Certo, proprio grazie all’attività ed alle denunce del comitato “Legamjonici” l’Unione Europea ha aperto una procedura di indagine nei confronti dell’Italia per la presunta violazione della Direttiva Seveso in relazione al progetto Tempa Rossa. Ma di fatto resta un dato incontrovertibile: ancora una volta è stato permesso ad un’industria di fare del nostro territorio un suo feudo personale. Con la connivenza di una classe politica del tutto inadeguata, con dei sindacati sfacciatamente filo industriali ed una classe imprenditoriale locale pronta ancora una volta, proprio come nel caso dell’Ilva, ad attingere quanto più possibile da progetti utili soltanto ai loro piccoli e meschini interessi. Perché dell’ambiente e della salute dei tarantini, spesso e volentieri colpevolmente distratti o assenti, non gliene’è mai importato nulla.

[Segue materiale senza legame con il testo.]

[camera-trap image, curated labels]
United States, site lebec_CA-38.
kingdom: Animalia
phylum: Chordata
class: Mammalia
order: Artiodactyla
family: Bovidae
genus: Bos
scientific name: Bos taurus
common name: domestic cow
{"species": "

I danni certi e futuri di Tempa Rossa
L’arrivo dalla Val d’Agri del petrolio grezzo, produrrà nell’aria un 12% in più di emissioni diffuse, che si distinguono dalle altre perché si disperdono in atmosfera senza l’ausilio di un sistema di convogliamento delle stesse dall’interno verso l’esterno. Sono emissioni che rientrano nella normativa sull’inquinamento prodotto dagli impianti industriali, emanata con D.P.R. 24 maggio 1998 n.203, che all’art.2, comma 4 recita testualmente: “Emissione, ovvero qualsiasi sostanza solida, liquida o gassosa introdotta nell’atmosfera, proveniente da un impianto, che possa produrre inquinamento atmosferico”. Sono le stesse che hanno inchiodato l’Ilva alle sue responsabilità. Il dato sulle emissioni non è stato smentito dall’Eni (anche se nel SIA, Studio d’Impatto Ambientale, la percentuale scende all’8%), ed è stato confermato dai tecnici di ARPA Puglia (seppur a microfoni spenti, ndr). Sempre all’interno dello Studio d’Impatto Ambientale, manca l’analisi di rischio di incidente rilevante, necessaria per progetti del genere, specialmente in funzione del fatto che nella rada di Mar Grande aumenterà dalle attuali 40 ad un massimo di 133 il transito di petroliere, oltre alla la costruzione di due nuovi serbatoi, accanto a quelli già esistenti, della capacità di 180.000 m3.
Quale pubblica utilità?
Ma il dramma nel dramma è che questo progetto è stato a più riprese definito “compatibile con l’ambiente circostante” e soprattutto di “pubblica utilità”. Concetto ribadito da Cgil, Cisl e Uil anche nella conferenza unitaria dello scorso 22 gennaio. Oltre un anno fa ponevamo domande, rimaste come sempre senza risposta, sull’effettiva compatibilità ambientale e sulla pubblica utilità di un progetto simile. Domande rimaste del tutto ignorate. Ma oggi possiamo darci almeno una prima risposta da soli. Ci domandavamo: “E’ di pubblica utilità un progetto che per la costruzione di tutte le sue opere affiderà i lavori ad aziende in grado di supportare quanto scritto sopra e lasceranno solo le briciole alle piccole aziende presenti sul territorio?”. L’ABB è una multinazionale svizzera con sede centrale a Zurigo. Il gruppo è presente in Italia con oltre 5mila dipendenti dislocati in unità produttive ubicate nel Nord e nel Centro Italia, specialmente in Lombardia. Dobbiamo aggiungere altro?